J. Reuben Clark Law Society
- Abbreviation: JRCLS
- Named after: J. Reuben Clark
- Type: Voluntary association
- Legal status: Association
- Purpose: Religious conviction, Public service, Professionalism
- Headquarters: Provo, Utah, United States
- Region served: Worldwide
- Membership: attorneys, lawyers, law school graduates or law school students who support the mission of the Society
- Chair of the Society: Jeremiah Morgan
- Affiliations: J. Reuben Clark Law School, Brigham Young University
- Website: jrcls.org

= J. Reuben Clark Law Society =

The J. Reuben Clark Law Society is an organization of lawyers and law school students consisting of over 65 professional and 125 student chapters throughout the world. Named in honor of J. Reuben Clark, a former United States Ambassador to Mexico and Under Secretary of State, the society's membership is primarily composed of members of the Church of Jesus Christ of Latter-day Saints (LDS Church), although there is no requirement that those in the society be church members. Alumni and students of the J. Reuben Clark Law School at Brigham Young University (BYU) are de facto members of the society.

[Collected data]
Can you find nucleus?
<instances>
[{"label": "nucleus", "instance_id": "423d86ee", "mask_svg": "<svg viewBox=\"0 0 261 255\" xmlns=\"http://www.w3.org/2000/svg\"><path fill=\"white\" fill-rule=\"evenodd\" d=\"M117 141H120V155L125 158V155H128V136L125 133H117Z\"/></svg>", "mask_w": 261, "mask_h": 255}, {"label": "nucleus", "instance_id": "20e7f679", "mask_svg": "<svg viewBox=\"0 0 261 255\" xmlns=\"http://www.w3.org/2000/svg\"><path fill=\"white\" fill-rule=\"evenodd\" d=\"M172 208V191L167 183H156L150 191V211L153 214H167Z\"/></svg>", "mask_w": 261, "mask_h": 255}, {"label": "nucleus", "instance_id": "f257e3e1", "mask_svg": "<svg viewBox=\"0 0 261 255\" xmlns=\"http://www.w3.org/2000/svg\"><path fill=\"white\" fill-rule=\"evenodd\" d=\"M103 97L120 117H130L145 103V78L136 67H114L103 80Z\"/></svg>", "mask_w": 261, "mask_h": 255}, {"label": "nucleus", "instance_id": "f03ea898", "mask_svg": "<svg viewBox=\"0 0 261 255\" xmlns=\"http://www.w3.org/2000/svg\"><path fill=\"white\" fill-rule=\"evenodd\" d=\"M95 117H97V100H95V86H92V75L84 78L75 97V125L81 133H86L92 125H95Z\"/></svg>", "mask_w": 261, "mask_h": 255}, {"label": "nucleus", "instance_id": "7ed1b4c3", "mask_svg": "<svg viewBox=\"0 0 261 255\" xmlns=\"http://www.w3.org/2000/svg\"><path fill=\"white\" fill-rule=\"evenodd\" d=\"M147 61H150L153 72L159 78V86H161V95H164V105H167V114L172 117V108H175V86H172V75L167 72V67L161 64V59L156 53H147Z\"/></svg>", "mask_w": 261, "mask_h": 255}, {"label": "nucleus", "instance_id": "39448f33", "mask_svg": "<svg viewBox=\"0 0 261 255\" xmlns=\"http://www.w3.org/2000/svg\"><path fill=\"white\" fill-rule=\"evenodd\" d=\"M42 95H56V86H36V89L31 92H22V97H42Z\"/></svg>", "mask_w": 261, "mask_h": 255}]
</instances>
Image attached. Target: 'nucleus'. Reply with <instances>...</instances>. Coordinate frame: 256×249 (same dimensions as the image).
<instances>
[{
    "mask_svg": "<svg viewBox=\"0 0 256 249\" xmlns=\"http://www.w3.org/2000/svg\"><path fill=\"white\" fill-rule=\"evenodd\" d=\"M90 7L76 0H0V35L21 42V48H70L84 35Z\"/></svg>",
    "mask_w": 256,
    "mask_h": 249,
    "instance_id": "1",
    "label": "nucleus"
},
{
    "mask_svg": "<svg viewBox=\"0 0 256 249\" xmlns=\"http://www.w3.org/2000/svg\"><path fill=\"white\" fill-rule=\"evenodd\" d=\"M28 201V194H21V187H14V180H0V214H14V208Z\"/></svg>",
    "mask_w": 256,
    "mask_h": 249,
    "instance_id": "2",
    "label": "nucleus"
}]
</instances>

▶ **What the task asks**
Write what comes next in the article on the J. Reuben Clark Law Society, beginning after its last sentence.

▶ **Answer to this task**
The organization currently claims as members 14 circuit court of appeals judges, 18 U.S. district court judges, four United States Attorneys, six U.S. Senators, including erstwhile President Pro Tempore Orrin Hatch, nine U.S. Representatives, 17 Fortune 500 corporate counselors, more than 85 state judges (including of state supreme courts), and thousands of practicing attorneys and law students.

The society holds an annual conference for students and attorneys, typically in the middle of February. The 2006 conference was held in Washington, D.C., and featured the Attorney General of the United States as well as a panel of distinguished U.S. Supreme Court advocates. The 2009 conference was held at Harvard Law School. The 2012 conference was held at Stanford Law School. The 2013 conference was held in Washington, DC.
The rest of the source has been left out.